#### [GIVEN PASSAGE]
────────
For 1/((s^2+1)(s^2+2s+3)).

I would first break the original expression into partial fractions.

1/((s^{2}+1)*(s^{2}+2s+3))=(A+Bs)/(s^{2}+1)+(C+Ds)/(s^{2}+2s+3). Now we need to find A, B, C, and D. Since two expressions must be identical, numerators shall be equal on the left and right parts (denominators are equal, since
common denominator on the right is the same as on the left side). Therefore, (A+Bs)(s^{2}+2s+3)+(C+Ds)*(s^{2}+1)=1 or Bs^{3}+(A+2B)s^{2}+(2A+3B)s+3A+Ds^{3}+Cs^{2}+Ds+C=1. Thus we have the following system of
equations:

B+D=0; A+2B+C=0; 2A+3B+D=0; 3A+C=1; B=-D from the first, then we are down to three equations:

A+2B+C=0; 2A+3B-B=0; 3A+C=1. From the second of these three A=-B; Therefore, -B+2B+C=0 and -3B+C=1;

B+C=0 and -3B+C=1; From the first of two B=-C, therefore the second equation gives 4C=1 or C=¼. Therefore, B=-¼; A=¼, and D=¼. So we obtain:

1/((s2+1)*(s2+2s+3))=¼[(s-1)/(s^{2}+1)+(s+1)/(s^{2}+2s+3)]

Now we consider each term in brackets separately.
────────
#### [SOURCE DATA]
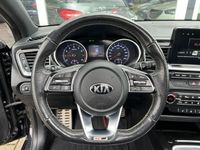 tweedehands Kia ProCeed ProCeed /1.0 T-GDI GT-Line 50% deal 8.475,- ACTIE Trekhaak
────────
#### [DIRECTIONS]
**a.** From the partial-fraction solution, echo the part between "B+D=0; A+2B+C=0; 2A+3B+D=0;" and "in brackets separately.", inclusive.
**b.** Answer these from the partial-fraction solution:
(i) How does the writer first treat the original expression?
(ii) Once B=-D is taken from the first equation, how many equations remain?
(iii) What value of C does the writer find?
**c.** Go on with the partial-fraction solution from its last sentence.

#### [ANSWERS PROVIDED]
**a.**
B+D=0; A+2B+C=0; 2A+3B+D=0; 3A+C=1; B=-D from the first, then we are down to three equations:

A+2B+C=0; 2A+3B-B=0; 3A+C=1. From the second of these three A=-B; Therefore, -B+2B+C=0 and -3B+C=1;

B+C=0 and -3B+C=1; From the first of two B=-C, therefore the second equation gives 4C=1 or C=¼. Therefore, B=-¼; A=¼, and D=¼. So we obtain:

1/((s2+1)*(s2+2s+3))=¼[(s-1)/(s^{2}+1)+(s+1)/(s^{2}+2s+3)]

Now we consider each term in brackets separately.

**b.**
(i) The writer breaks it into partial fractions.
(ii) Three equations remain.
(iii) C=¼.

**c.**
(s-1)/(s^{2}+1)=s/(s^{2}+1)-1/(s^{2}+1). Using linearity of Laplace transform, we can apply inverse transform to each term separately and obtain: F[s/(s^{2}+1)](t)=cos(t); F[1/(s^{2}+1)](t)=sin(t); therefore, F[(s-1)/(s^{2}+1)](t)=cos(t)-sin(t).

(s+1)/(s^{2}+2s+3)=(s+1)/(s^{2}+2s+1+2)=(s+1)/((s+1)^{2}+2); F[(s+1)/((s+1)^{2}+2)](t)=e^{t}*cos(t√2)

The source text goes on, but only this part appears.